Set task:
Omit the pictures, then reproduce every remaining record exactly.

Records for processing:

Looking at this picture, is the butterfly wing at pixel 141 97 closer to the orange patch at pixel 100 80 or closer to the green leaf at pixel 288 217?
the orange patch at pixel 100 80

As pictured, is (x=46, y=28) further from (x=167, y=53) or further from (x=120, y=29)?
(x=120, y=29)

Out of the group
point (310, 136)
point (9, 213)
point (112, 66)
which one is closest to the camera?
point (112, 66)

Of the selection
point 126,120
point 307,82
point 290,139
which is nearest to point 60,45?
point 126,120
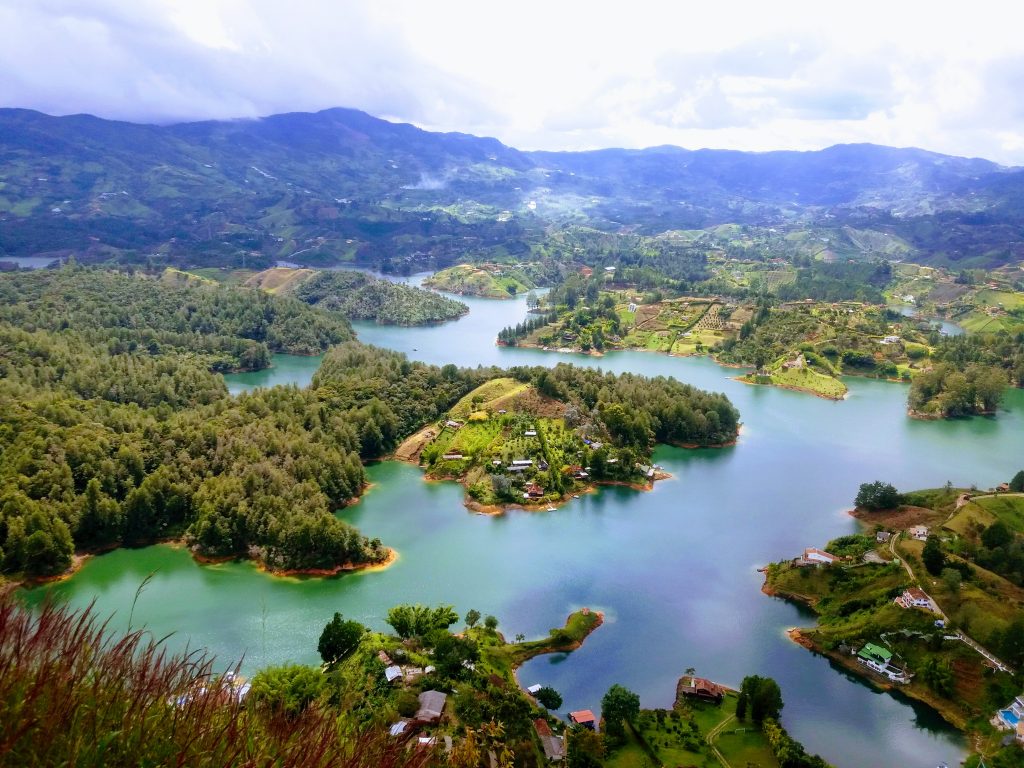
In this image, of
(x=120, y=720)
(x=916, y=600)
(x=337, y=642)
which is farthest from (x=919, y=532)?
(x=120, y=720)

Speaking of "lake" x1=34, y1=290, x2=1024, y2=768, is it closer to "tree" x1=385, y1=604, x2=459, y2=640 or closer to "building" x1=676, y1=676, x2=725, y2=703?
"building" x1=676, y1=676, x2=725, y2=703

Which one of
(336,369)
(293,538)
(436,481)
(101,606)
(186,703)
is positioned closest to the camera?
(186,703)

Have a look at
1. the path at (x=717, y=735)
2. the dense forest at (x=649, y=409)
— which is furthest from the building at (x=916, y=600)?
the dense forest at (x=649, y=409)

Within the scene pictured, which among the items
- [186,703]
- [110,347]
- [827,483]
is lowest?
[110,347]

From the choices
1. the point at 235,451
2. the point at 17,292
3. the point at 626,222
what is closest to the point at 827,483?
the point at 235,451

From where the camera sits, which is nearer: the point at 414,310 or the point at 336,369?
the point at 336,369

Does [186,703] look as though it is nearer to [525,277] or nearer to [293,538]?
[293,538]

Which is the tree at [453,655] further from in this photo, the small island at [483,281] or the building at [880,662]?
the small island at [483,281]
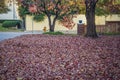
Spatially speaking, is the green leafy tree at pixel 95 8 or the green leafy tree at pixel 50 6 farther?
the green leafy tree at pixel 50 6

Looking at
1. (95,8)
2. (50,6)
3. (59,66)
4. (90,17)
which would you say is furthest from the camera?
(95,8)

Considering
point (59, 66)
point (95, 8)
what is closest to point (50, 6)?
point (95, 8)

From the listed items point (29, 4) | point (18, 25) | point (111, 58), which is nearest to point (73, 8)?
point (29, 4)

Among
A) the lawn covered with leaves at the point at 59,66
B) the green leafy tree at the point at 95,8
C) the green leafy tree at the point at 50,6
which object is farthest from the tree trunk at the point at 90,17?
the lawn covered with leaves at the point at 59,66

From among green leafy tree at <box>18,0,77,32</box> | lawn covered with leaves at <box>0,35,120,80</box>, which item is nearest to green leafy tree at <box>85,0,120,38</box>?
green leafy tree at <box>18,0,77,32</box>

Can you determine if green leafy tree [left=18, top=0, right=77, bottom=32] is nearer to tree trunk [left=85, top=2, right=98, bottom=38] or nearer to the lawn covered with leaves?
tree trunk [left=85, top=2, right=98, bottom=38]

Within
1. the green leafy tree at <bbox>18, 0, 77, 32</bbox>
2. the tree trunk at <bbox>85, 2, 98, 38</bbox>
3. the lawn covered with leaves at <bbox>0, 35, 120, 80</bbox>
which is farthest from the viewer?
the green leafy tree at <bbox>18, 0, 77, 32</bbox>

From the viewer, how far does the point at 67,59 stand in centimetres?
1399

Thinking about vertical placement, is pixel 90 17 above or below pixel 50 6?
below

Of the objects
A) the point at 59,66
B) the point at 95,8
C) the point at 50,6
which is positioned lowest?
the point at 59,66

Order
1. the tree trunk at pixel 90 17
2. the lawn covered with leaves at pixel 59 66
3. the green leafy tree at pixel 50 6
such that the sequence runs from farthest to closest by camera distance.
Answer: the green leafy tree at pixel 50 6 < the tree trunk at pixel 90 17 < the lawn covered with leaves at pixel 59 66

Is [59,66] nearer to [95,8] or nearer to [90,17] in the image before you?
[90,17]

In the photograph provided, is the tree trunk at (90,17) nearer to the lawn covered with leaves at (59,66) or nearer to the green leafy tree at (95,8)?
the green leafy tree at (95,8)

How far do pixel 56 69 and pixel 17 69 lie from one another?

Complete response:
Looking at this picture, is the butterfly wing at pixel 141 97 closer to the orange patch at pixel 100 80 or closer to the green leaf at pixel 288 217?
the orange patch at pixel 100 80

As pictured, is (x=46, y=28) further from (x=167, y=53) or further from (x=120, y=29)?
(x=120, y=29)

Out of the group
point (310, 136)
point (9, 213)
point (112, 66)
which one is closest to the camera?
point (112, 66)

Of the selection
point 126,120
point 307,82
point 290,139
which is nearest to point 60,45?
point 126,120
In this image, of
(x=120, y=720)
(x=916, y=600)
(x=337, y=642)
which is farthest from (x=919, y=532)?
(x=120, y=720)

Speaking of "lake" x1=34, y1=290, x2=1024, y2=768, is it closer to "tree" x1=385, y1=604, x2=459, y2=640 or closer to "building" x1=676, y1=676, x2=725, y2=703?
"building" x1=676, y1=676, x2=725, y2=703

Which one of
(336,369)
(293,538)
(436,481)
(101,606)
(186,703)
is positioned closest to the camera?
(186,703)

Have a look at
1. the path at (x=717, y=735)
2. the dense forest at (x=649, y=409)
— which is furthest from the building at (x=916, y=600)?
the dense forest at (x=649, y=409)

Within the scene pictured, which among the items
- [186,703]
- [110,347]
- [827,483]
is lowest?
[110,347]

From the choices
1. the point at 235,451
2. the point at 17,292
3. the point at 626,222
what is closest to the point at 827,483?
the point at 235,451

From where the camera sits, which is nearer: the point at 414,310 or the point at 336,369?
the point at 336,369

Does [186,703] look as though it is nearer to [525,277] or nearer to [293,538]?
[293,538]

Which is the tree at [453,655] further from in this photo, the small island at [483,281] or the building at [880,662]?
the small island at [483,281]
Spatially speaking, is the green leafy tree at pixel 95 8 or the green leafy tree at pixel 50 6 farther?
the green leafy tree at pixel 50 6

Looking at
1. (95,8)
2. (50,6)
3. (59,66)
4. (90,17)
which would you say is furthest from the camera?
(95,8)

Considering
point (59, 66)
point (95, 8)
what is closest to point (50, 6)?
point (95, 8)

From the listed items point (29, 4) | point (18, 25) | point (111, 58), which is nearest to point (73, 8)?
point (29, 4)

Among
A) the lawn covered with leaves at the point at 59,66
B) the green leafy tree at the point at 95,8
C) the green leafy tree at the point at 50,6
which object is farthest from the tree trunk at the point at 90,17?
the lawn covered with leaves at the point at 59,66

From among green leafy tree at <box>18,0,77,32</box> | lawn covered with leaves at <box>0,35,120,80</box>, which item is nearest to green leafy tree at <box>85,0,120,38</box>?
green leafy tree at <box>18,0,77,32</box>

Can you determine if green leafy tree [left=18, top=0, right=77, bottom=32] is nearer to tree trunk [left=85, top=2, right=98, bottom=38] or nearer to the lawn covered with leaves?
tree trunk [left=85, top=2, right=98, bottom=38]

Within
1. the green leafy tree at <bbox>18, 0, 77, 32</bbox>
2. the tree trunk at <bbox>85, 2, 98, 38</bbox>
3. the lawn covered with leaves at <bbox>0, 35, 120, 80</bbox>
which is farthest from the viewer?
the green leafy tree at <bbox>18, 0, 77, 32</bbox>

From the viewer, how far does the point at 67,59 stand in centimetres?
1399

Thinking about vertical placement, is pixel 90 17 above or below pixel 50 6?
below

Of the objects
A) the point at 59,66
B) the point at 95,8
C) the point at 50,6
which is positioned lowest?
the point at 59,66

Order
1. the tree trunk at pixel 90 17
2. the lawn covered with leaves at pixel 59 66
3. the green leafy tree at pixel 50 6
such that the sequence runs from farthest to closest by camera distance.
Answer: the green leafy tree at pixel 50 6 < the tree trunk at pixel 90 17 < the lawn covered with leaves at pixel 59 66

Is [59,66] nearer to [95,8] or nearer to [90,17] in the image before you?
[90,17]

In the photograph provided, is the tree trunk at (90,17) nearer to the lawn covered with leaves at (59,66) or nearer to the green leafy tree at (95,8)?
the green leafy tree at (95,8)

How far do pixel 56 69 and pixel 17 69 lie from one another?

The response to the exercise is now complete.